=== PROVIDED TEXT ===
● ● ● ● ● ● ●

Question

In the feedback control system shown in the figure below, \[ G(s) = \frac{6}{s(s+1)(s+2)}. \]\(R(s)\), \(Y(s)\), and \(E(s)\) are the Laplace transforms of \(r(t)\), \(y(t)\), and \(e(t)\), respectively. If the input \(r(t)\) is a unit step function, then:

 

• A. \(\lim_{t \to \infty} e(t) = 0\)
• B. \(\lim_{t \to \infty} e(t) = \frac{1}{3}\)
• C. \(\lim_{t \to \infty} e(t) = \frac{1}{4}\)
• D. \(\lim_{t \to \infty} e(t) { does not exist, } e(t) { is oscillatory.}\)

Hint:

To analyze the steady-state behavior in control systems, examine the poles of the error signal's transfer function. Complex poles indicate persistent oscillations in \(e(t)\).

Answer 1

The Correct Option is D

Step 1: Represent the transfer function and input.
The open-loop transfer function is: \[ G(s) = \frac{6}{s(s+1)(s+2)}. \] The input \(r(t)\) is a unit step function, so its Laplace transform is: \[ R(s) = \frac{1}{s}. \] Step 2: Derive the error signal \(E(s)\).
In a feedback system: \[ E(s) = R(s) - Y(s), \] where \(Y(s)\) is the output, given by: \[ Y(s) = G(s)E(s) \quad \Rightarrow \quad E(s) = \frac{R(s)}{1 + G(s)}. \] Substituting \(G(s)\) and \(R(s)\): \[ E(s) = \frac{\frac{1}{s}}{1 + \frac{6}{s(s+1)(s+2)}} = \frac{\frac{1}{s}}{\frac{s(s+1)(s+2) + 6}{s(s+1)(s+2)}} = \frac{s^2 + 3s + 2}{s(s^2 + 3s + 8)}. \] Step 3: Analyze the poles of \(E(s)\).

● ● ● ● ● ● ●

=== RECORDS SHOWN ===
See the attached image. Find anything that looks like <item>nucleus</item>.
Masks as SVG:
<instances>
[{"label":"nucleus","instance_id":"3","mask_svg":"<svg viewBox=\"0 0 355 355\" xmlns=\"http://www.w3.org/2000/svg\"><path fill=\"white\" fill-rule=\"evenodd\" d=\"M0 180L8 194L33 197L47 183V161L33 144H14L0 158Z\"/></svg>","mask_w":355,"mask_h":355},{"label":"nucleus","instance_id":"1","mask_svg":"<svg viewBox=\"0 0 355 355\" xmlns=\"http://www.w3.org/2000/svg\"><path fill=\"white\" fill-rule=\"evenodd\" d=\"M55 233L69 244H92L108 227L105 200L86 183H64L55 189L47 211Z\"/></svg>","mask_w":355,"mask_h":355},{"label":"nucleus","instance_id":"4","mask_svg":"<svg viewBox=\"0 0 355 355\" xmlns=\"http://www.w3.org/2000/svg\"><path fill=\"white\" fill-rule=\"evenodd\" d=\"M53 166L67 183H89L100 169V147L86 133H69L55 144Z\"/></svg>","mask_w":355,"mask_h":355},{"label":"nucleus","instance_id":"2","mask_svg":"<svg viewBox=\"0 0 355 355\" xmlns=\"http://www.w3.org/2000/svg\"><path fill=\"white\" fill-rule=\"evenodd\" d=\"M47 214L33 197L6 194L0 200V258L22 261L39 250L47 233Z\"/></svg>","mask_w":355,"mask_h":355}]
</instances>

● ● ● ● ● ● ●

=== TASK A ===
Reproduce word for word the stretch of the feedback control problem from "Step 1: Represent" through "poles of \(E(s)\).".
=== TASK B ===
Continue the worked solution to the feedback control problem from the point where it stops.

=== WRITTEN REPLY A ===
Step 1: Represent the transfer function and input.
The open-loop transfer function is: \[ G(s) = \frac{6}{s(s+1)(s+2)}. \] The input \(r(t)\) is a unit step function, so its Laplace transform is: \[ R(s) = \frac{1}{s}. \] Step 2: Derive the error signal \(E(s)\).
In a feedback system: \[ E(s) = R(s) - Y(s), \] where \(Y(s)\) is the output, given by: \[ Y(s) = G(s)E(s) \quad \Rightarrow \quad E(s) = \frac{R(s)}{1 + G(s)}. \] Substituting \(G(s)\) and \(R(s)\): \[ E(s) = \frac{\frac{1}{s}}{1 + \frac{6}{s(s+1)(s+2)}} = \frac{\frac{1}{s}}{\frac{s(s+1)(s+2) + 6}{s(s+1)(s+2)}} = \frac{s^2 + 3s + 2}{s(s^2 + 3s + 8)}. \] Step 3: Analyze the poles of \(E(s)\).

=== WRITTEN REPLY B ===
The denominator of \(E(s)\) is: \[ s(s^2 + 3s + 8). \] The quadratic term \(s^2 + 3s + 8\) has complex conjugate roots because the discriminant is negative: \[ \Delta = 3^2 - 4(1)(8) = 9 - 32 = -23. \] Hence, the roots are: \[ s = -\frac{3}{2} \pm j\frac{\sqrt{23}}{2}. \] Step 4: Determine the behavior of \(e(t)\).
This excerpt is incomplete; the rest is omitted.